Washington, D.C. – This morning, the Consumer Federation of America (CFA) released “Proposed Criteria for Evaluating Home Buyer Contract Forms.” The National Association of Realtor (NAR) Settlement of class action litigation, scheduled for implementation by August 17, requires Realtors to obtain buyer signatures on these contracts.
“These criteria will assist regulators, consumer groups, and the industry itself to assess the fairness of new buyer agreements,” noted Stephen Brobeck, a CFA senior fellow. “CFA has already shown that some revised contracts are very anti-consumer while others are much fairer to buyers,” he added.
On June 25, CFA released two important related documents. The first was a “Report on CAR Proposed Buyer Agreement,” written by Tanya Monestier, a law professor at the University at Buffalo Faculty of Law, that found a buyer contract developed by the California Association of Realtors (CAR) to be “virtually unreadable” and “telegraphs how Realtors plan to circumvent the NAR Settlement.” The second document was a recently issued “Buyer-Broker Representation Agreement” by eXp — in 2022 the largest U.S. residential brokerage firm by number of agents — that CFA called much more understandable and fairer to buyers.
CFA was encouraged to develop the criteria because of requests it received, after the June 25 release, from several real estate companies asking CFA to evaluate their new buyer contracts.
CFA proposes 15 criteria for evaluation. Four relate to the agreement’s form – is it readable and understandable? And 11 relate to the contract’s content – is it fair to consumers?
“Understandable agreements have the ability to empower buyers and transform their relationship to agents,” said CFA’s Brobeck. “These contracts will reveal how buyer agents are compensated and how buyers can negotiate this compensation,” he added.
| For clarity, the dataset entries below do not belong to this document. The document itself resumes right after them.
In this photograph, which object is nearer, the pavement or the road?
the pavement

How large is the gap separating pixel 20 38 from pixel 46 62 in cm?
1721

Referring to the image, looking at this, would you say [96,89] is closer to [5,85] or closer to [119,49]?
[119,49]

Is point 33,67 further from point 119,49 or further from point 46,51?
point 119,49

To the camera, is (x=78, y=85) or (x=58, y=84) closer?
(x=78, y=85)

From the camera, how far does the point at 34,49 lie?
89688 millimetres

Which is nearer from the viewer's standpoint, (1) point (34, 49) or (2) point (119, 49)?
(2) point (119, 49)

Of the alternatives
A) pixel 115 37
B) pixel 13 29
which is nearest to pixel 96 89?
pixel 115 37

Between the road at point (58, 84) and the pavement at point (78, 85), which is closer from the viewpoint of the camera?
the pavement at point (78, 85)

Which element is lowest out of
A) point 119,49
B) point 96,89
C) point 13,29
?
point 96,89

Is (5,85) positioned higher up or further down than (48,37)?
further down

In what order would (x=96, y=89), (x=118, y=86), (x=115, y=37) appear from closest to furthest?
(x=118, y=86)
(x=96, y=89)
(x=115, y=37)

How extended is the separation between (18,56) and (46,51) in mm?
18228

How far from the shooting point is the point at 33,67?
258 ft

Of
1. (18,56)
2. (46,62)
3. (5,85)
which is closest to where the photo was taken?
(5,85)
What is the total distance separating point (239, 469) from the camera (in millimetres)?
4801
In the past, fewer than half of buyers reported signing contracts, the contracts often did not explain buyer compensation, and they were signed relatively late in the sales process.
The content related criteria, most with explanatory notes, include the following:
- Brokers have the right to terminate contracts at any time; buyers should have the same right with no fees charged.
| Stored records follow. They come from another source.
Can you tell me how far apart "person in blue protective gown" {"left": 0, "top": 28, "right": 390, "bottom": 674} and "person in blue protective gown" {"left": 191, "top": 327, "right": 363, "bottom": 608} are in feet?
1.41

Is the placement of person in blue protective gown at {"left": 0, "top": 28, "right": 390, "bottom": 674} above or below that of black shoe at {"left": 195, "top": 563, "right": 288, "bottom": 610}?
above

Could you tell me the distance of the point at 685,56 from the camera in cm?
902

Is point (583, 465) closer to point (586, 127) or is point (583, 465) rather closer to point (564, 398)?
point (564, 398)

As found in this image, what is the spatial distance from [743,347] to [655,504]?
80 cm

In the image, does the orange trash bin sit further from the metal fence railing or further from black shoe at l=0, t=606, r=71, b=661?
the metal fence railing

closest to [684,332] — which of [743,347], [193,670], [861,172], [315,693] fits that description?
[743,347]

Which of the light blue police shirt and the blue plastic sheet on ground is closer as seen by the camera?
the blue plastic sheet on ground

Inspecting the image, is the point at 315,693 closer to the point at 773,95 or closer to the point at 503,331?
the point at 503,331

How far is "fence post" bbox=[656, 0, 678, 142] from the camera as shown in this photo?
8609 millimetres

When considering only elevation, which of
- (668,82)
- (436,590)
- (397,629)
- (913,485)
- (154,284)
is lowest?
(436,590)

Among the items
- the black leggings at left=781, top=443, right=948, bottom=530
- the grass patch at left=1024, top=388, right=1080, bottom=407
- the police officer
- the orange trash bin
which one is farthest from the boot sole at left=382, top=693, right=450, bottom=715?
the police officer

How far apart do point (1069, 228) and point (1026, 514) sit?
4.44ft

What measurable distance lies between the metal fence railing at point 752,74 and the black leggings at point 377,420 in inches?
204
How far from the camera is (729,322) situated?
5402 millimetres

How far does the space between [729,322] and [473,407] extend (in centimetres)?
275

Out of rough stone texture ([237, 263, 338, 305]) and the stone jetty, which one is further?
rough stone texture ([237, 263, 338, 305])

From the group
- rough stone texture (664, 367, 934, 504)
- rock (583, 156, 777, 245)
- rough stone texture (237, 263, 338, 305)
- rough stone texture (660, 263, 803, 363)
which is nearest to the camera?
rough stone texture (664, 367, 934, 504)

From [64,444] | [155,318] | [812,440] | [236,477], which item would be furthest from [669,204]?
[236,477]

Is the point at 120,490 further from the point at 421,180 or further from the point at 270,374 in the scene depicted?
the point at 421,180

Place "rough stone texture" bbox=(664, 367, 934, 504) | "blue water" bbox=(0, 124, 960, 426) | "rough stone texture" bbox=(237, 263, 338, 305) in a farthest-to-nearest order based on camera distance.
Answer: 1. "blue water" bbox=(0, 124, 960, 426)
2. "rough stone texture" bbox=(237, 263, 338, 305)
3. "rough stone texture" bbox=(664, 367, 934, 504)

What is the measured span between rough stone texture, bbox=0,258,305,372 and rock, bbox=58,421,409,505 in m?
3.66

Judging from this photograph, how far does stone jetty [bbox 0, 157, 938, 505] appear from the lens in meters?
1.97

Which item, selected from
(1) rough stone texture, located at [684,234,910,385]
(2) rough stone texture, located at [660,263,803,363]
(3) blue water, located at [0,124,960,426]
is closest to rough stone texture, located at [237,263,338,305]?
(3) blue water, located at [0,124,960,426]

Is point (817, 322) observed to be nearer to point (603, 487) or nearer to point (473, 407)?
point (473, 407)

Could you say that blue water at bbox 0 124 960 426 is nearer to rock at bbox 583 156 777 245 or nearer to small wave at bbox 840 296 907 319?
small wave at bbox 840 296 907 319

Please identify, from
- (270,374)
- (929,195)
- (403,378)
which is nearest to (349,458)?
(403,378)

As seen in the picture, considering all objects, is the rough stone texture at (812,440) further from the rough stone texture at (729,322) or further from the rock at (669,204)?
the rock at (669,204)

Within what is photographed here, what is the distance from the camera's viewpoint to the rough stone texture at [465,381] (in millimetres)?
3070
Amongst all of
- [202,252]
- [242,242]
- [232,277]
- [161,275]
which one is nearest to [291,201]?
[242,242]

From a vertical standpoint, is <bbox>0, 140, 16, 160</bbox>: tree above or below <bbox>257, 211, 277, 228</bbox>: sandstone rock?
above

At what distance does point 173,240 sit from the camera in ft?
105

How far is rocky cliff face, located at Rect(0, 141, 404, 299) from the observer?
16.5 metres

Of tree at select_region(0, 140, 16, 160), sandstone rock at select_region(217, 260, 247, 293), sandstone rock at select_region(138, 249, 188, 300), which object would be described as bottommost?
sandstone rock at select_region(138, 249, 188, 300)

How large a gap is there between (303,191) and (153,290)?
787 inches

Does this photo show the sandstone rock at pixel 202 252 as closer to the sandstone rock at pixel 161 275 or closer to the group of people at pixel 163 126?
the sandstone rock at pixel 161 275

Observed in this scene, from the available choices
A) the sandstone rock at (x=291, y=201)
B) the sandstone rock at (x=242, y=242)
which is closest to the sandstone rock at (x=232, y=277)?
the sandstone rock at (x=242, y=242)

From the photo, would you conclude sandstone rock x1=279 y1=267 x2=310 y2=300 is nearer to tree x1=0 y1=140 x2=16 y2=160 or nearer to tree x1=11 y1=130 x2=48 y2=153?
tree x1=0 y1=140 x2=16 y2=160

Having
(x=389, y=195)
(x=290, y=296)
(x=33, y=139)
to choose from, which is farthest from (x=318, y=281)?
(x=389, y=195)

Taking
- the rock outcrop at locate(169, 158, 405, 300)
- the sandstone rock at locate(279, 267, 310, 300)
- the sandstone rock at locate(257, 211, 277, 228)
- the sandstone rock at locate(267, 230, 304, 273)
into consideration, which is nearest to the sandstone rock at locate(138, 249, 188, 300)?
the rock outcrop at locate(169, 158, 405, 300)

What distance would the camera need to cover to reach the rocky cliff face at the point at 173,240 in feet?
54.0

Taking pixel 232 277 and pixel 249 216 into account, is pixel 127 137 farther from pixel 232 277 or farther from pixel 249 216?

- The broker’s fee should be clearly stated, always as a dollar figure or as an hourly rate. The dollar value of today’s percentage commissions is often underestimated by buyers. Moreover, buyer agents should not have a financial incentive to be paid more the higher the sale price.
- Any additional fees should always be deducted from the commission paid in a sale.
- Any seller concessions, including a willingness to help pay buyer agent compensation, should be approved by and paid to buyers not their brokers, then used by buyers as they see fit.
- There should be no limitations on buyer remedies. Buyer contracts should not include mandatory mediation or arbitration clauses.
CFA was encouraged recently when the U.S. Department of Justice decided to investigate CAR buyer and seller agreements, among other forms, and CAR withdrew these forms to make revisions.